HOW TO COMPLETE THIS TASK. Your answer must be an exact transcription of every entry.
*** Opening of MATERIAL FOR THE TASK ***
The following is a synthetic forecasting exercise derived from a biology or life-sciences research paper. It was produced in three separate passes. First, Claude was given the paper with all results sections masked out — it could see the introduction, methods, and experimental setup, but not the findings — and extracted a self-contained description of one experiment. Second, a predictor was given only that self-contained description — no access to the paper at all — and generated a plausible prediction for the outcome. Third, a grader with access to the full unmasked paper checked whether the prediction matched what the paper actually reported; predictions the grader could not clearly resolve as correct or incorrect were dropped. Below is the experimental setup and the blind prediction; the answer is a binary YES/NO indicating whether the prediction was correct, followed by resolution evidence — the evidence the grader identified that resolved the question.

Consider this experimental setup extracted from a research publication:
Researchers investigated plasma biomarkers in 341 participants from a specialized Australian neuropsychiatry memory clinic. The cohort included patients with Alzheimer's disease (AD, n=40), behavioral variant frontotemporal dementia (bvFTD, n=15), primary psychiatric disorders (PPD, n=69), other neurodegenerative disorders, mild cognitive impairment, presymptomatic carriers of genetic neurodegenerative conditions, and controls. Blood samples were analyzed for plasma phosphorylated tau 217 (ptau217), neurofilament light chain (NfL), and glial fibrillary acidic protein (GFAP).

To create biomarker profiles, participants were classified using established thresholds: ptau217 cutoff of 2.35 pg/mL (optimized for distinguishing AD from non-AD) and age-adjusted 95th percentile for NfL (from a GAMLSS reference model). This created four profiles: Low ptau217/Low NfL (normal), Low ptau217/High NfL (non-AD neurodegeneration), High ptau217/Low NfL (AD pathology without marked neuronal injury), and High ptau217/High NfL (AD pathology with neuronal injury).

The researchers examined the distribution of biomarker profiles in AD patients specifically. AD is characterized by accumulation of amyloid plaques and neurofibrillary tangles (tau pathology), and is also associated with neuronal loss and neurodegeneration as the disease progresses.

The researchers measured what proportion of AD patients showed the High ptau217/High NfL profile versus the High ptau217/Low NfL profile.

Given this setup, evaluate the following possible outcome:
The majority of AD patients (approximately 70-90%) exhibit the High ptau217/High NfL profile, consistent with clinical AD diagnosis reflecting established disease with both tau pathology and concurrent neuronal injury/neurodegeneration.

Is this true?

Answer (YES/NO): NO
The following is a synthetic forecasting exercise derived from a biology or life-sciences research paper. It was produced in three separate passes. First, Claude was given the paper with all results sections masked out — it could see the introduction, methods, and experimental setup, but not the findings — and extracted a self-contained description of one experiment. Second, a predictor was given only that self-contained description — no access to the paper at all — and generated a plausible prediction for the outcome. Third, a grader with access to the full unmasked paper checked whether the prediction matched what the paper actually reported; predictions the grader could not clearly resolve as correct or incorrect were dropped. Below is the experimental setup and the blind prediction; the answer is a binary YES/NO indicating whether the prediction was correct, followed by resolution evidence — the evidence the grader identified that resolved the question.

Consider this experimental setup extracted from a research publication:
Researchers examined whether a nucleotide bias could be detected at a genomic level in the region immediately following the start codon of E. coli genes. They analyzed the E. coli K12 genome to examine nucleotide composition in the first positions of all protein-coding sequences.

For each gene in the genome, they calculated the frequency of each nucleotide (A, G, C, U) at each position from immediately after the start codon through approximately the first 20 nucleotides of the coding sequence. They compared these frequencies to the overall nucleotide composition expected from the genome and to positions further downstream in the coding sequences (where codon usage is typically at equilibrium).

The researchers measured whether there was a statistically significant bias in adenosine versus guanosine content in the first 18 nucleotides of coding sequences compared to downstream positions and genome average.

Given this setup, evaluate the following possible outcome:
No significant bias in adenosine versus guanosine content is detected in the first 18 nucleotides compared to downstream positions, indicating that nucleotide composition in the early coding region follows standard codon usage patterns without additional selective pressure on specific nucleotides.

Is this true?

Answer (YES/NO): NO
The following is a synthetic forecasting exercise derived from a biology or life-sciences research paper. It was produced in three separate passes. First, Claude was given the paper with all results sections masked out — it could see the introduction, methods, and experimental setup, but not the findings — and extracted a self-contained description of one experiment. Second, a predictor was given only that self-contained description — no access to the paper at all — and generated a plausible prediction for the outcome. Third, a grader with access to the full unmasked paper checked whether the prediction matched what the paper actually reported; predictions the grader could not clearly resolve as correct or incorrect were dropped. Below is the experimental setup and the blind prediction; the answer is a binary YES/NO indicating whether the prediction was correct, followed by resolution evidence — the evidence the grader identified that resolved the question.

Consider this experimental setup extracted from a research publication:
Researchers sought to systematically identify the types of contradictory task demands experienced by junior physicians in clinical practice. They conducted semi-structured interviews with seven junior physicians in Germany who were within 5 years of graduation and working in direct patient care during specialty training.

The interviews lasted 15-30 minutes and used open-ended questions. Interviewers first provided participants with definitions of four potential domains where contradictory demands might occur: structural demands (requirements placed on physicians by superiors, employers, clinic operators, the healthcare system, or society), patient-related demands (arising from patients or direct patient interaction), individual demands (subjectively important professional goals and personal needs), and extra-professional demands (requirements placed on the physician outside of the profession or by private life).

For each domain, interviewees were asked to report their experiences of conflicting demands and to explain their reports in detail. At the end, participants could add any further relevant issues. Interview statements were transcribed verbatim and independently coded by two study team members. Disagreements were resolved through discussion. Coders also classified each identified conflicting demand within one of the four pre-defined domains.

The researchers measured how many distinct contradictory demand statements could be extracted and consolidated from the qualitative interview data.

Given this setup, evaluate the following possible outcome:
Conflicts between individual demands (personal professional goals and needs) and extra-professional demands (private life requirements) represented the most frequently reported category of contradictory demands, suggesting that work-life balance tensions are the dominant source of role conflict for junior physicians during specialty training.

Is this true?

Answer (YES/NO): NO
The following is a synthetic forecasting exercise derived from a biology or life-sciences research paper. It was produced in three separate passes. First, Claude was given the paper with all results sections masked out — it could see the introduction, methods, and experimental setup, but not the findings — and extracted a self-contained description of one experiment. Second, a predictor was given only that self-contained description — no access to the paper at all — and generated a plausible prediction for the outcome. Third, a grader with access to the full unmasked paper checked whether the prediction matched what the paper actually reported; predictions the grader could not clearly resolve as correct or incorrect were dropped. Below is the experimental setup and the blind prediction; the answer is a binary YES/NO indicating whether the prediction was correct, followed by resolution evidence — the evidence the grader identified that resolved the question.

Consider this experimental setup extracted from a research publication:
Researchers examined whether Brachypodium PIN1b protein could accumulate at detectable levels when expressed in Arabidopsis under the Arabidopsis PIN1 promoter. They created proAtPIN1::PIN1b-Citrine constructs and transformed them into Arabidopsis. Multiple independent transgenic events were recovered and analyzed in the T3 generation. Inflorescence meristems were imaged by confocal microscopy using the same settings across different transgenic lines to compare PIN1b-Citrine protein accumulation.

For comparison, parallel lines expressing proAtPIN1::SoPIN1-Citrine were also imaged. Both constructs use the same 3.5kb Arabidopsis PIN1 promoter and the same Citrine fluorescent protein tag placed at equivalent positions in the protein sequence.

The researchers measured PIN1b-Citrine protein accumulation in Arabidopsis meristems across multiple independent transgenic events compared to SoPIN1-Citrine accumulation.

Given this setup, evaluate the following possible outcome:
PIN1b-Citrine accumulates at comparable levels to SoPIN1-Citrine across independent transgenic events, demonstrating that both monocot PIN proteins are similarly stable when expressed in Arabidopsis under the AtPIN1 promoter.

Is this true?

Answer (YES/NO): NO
*** Close of MATERIAL FOR THE TASK ***
RESULT FOR THIS EXERCISE.
The following is a synthetic forecasting exercise derived from a biology or life-sciences research paper. It was produced in three separate passes. First, Claude was given the paper with all results sections masked out — it could see the introduction, methods, and experimental setup, but not the findings — and extracted a self-contained description of one experiment. Second, a predictor was given only that self-contained description — no access to the paper at all — and generated a plausible prediction for the outcome. Third, a grader with access to the full unmasked paper checked whether the prediction matched what the paper actually reported; predictions the grader could not clearly resolve as correct or incorrect were dropped. Below is the experimental setup and the blind prediction; the answer is a binary YES/NO indicating whether the prediction was correct, followed by resolution evidence — the evidence the grader identified that resolved the question.

Consider this experimental setup extracted from a research publication:
Researchers investigated plasma biomarkers in 341 participants from a specialized Australian neuropsychiatry memory clinic. The cohort included patients with Alzheimer's disease (AD, n=40), behavioral variant frontotemporal dementia (bvFTD, n=15), primary psychiatric disorders (PPD, n=69), other neurodegenerative disorders, mild cognitive impairment, presymptomatic carriers of genetic neurodegenerative conditions, and controls. Blood samples were analyzed for plasma phosphorylated tau 217 (ptau217), neurofilament light chain (NfL), and glial fibrillary acidic protein (GFAP).

To create biomarker profiles, participants were classified using established thresholds: ptau217 cutoff of 2.35 pg/mL (optimized for distinguishing AD from non-AD) and age-adjusted 95th percentile for NfL (from a GAMLSS reference model). This created four profiles: Low ptau217/Low NfL (normal), Low ptau217/High NfL (non-AD neurodegeneration), High ptau217/Low NfL (AD pathology without marked neuronal injury), and High ptau217/High NfL (AD pathology with neuronal injury).

The researchers examined the distribution of biomarker profiles in AD patients specifically. AD is characterized by accumulation of amyloid plaques and neurofibrillary tangles (tau pathology), and is also associated with neuronal loss and neurodegeneration as the disease progresses.

The researchers measured what proportion of AD patients showed the High ptau217/High NfL profile versus the High ptau217/Low NfL profile.

Given this setup, evaluate the following possible outcome:
The majority of AD patients (approximately 70-90%) exhibit the High ptau217/High NfL profile, consistent with clinical AD diagnosis reflecting established disease with both tau pathology and concurrent neuronal injury/neurodegeneration.

Is this true?

Answer (YES/NO): NO
The following is a synthetic forecasting exercise derived from a biology or life-sciences research paper. It was produced in three separate passes. First, Claude was given the paper with all results sections masked out — it could see the introduction, methods, and experimental setup, but not the findings — and extracted a self-contained description of one experiment. Second, a predictor was given only that self-contained description — no access to the paper at all — and generated a plausible prediction for the outcome. Third, a grader with access to the full unmasked paper checked whether the prediction matched what the paper actually reported; predictions the grader could not clearly resolve as correct or incorrect were dropped. Below is the experimental setup and the blind prediction; the answer is a binary YES/NO indicating whether the prediction was correct, followed by resolution evidence — the evidence the grader identified that resolved the question.

Consider this experimental setup extracted from a research publication:
Researchers examined whether a nucleotide bias could be detected at a genomic level in the region immediately following the start codon of E. coli genes. They analyzed the E. coli K12 genome to examine nucleotide composition in the first positions of all protein-coding sequences.

For each gene in the genome, they calculated the frequency of each nucleotide (A, G, C, U) at each position from immediately after the start codon through approximately the first 20 nucleotides of the coding sequence. They compared these frequencies to the overall nucleotide composition expected from the genome and to positions further downstream in the coding sequences (where codon usage is typically at equilibrium).

The researchers measured whether there was a statistically significant bias in adenosine versus guanosine content in the first 18 nucleotides of coding sequences compared to downstream positions and genome average.

Given this setup, evaluate the following possible outcome:
No significant bias in adenosine versus guanosine content is detected in the first 18 nucleotides compared to downstream positions, indicating that nucleotide composition in the early coding region follows standard codon usage patterns without additional selective pressure on specific nucleotides.

Is this true?

Answer (YES/NO): NO
The following is a synthetic forecasting exercise derived from a biology or life-sciences research paper. It was produced in three separate passes. First, Claude was given the paper with all results sections masked out — it could see the introduction, methods, and experimental setup, but not the findings — and extracted a self-contained description of one experiment. Second, a predictor was given only that self-contained description — no access to the paper at all — and generated a plausible prediction for the outcome. Third, a grader with access to the full unmasked paper checked whether the prediction matched what the paper actually reported; predictions the grader could not clearly resolve as correct or incorrect were dropped. Below is the experimental setup and the blind prediction; the answer is a binary YES/NO indicating whether the prediction was correct, followed by resolution evidence — the evidence the grader identified that resolved the question.

Consider this experimental setup extracted from a research publication:
Researchers sought to systematically identify the types of contradictory task demands experienced by junior physicians in clinical practice. They conducted semi-structured interviews with seven junior physicians in Germany who were within 5 years of graduation and working in direct patient care during specialty training.

The interviews lasted 15-30 minutes and used open-ended questions. Interviewers first provided participants with definitions of four potential domains where contradictory demands might occur: structural demands (requirements placed on physicians by superiors, employers, clinic operators, the healthcare system, or society), patient-related demands (arising from patients or direct patient interaction), individual demands (subjectively important professional goals and personal needs), and extra-professional demands (requirements placed on the physician outside of the profession or by private life).

For each domain, interviewees were asked to report their experiences of conflicting demands and to explain their reports in detail. At the end, participants could add any further relevant issues. Interview statements were transcribed verbatim and independently coded by two study team members. Disagreements were resolved through discussion. Coders also classified each identified conflicting demand within one of the four pre-defined domains.

The researchers measured how many distinct contradictory demand statements could be extracted and consolidated from the qualitative interview data.

Given this setup, evaluate the following possible outcome:
Conflicts between individual demands (personal professional goals and needs) and extra-professional demands (private life requirements) represented the most frequently reported category of contradictory demands, suggesting that work-life balance tensions are the dominant source of role conflict for junior physicians during specialty training.

Is this true?

Answer (YES/NO): NO
The following is a synthetic forecasting exercise derived from a biology or life-sciences research paper. It was produced in three separate passes. First, Claude was given the paper with all results sections masked out — it could see the introduction, methods, and experimental setup, but not the findings — and extracted a self-contained description of one experiment. Second, a predictor was given only that self-contained description — no access to the paper at all — and generated a plausible prediction for the outcome. Third, a grader with access to the full unmasked paper checked whether the prediction matched what the paper actually reported; predictions the grader could not clearly resolve as correct or incorrect were dropped. Below is the experimental setup and the blind prediction; the answer is a binary YES/NO indicating whether the prediction was correct, followed by resolution evidence — the evidence the grader identified that resolved the question.

Consider this experimental setup extracted from a research publication:
Researchers examined whether Brachypodium PIN1b protein could accumulate at detectable levels when expressed in Arabidopsis under the Arabidopsis PIN1 promoter. They created proAtPIN1::PIN1b-Citrine constructs and transformed them into Arabidopsis. Multiple independent transgenic events were recovered and analyzed in the T3 generation. Inflorescence meristems were imaged by confocal microscopy using the same settings across different transgenic lines to compare PIN1b-Citrine protein accumulation.

For comparison, parallel lines expressing proAtPIN1::SoPIN1-Citrine were also imaged. Both constructs use the same 3.5kb Arabidopsis PIN1 promoter and the same Citrine fluorescent protein tag placed at equivalent positions in the protein sequence.

The researchers measured PIN1b-Citrine protein accumulation in Arabidopsis meristems across multiple independent transgenic events compared to SoPIN1-Citrine accumulation.

Given this setup, evaluate the following possible outcome:
PIN1b-Citrine accumulates at comparable levels to SoPIN1-Citrine across independent transgenic events, demonstrating that both monocot PIN proteins are similarly stable when expressed in Arabidopsis under the AtPIN1 promoter.

Is this true?

Answer (YES/NO): NO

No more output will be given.